TurNuP is an organism-independent kcat predictor that integrates Transformer-derived enzyme sequence embeddings with full-reaction fingerprints to achieve state-of-the-art performance and superior generalization to dissimilar enzymes and unseen reactions. It outperforms prior approaches, including DLKcat, and improves proteome allocation predictions when used to parameterize enzyme-constrained metabolic models. The model and web server enable broad application in enzymology and systems biology. Future work should incorporate larger, higher-quality datasets, condition-specific experimental metadata (e.g., pH/temperature), and potentially multi-task learning with related kinetic parameters (e.g., Km) to further enhance accuracy and interpretability.

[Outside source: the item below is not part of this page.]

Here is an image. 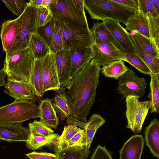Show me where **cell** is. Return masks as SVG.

- Data noise and heterogeneity: substantial variability across kcat measurements for identical enzyme–reaction pairs limits achievable accuracy and induces regression dilution effects. - Limited experimental metadata: lack of standardized assay conditions (pH, temperature, ions) in databases prevents explicit conditioning of predictions on experimental context. - Generalization bounds: performance decreases for enzymes with low sequence identity to training data and for reactions with very low similarity to training reactions; predictions for a small subset of entirely dissimilar reactions are weak. - Dataset size and coverage: although broad, the final curated dataset (4,271 points) is modest for high-dimensional models; some enzyme classes (e.g., membrane-associated enzymes) are underrepresented. - Feature interpretability: embeddings and hashed fingerprints make it difficult to attribute importance to specific biochemical properties; additional interpretable features could aid mechanistic insight. - Additional features tested (Km, flux, CAI) provided little to no improvement likely due to noise or redundancy; better quality and condition-specific measurements may help.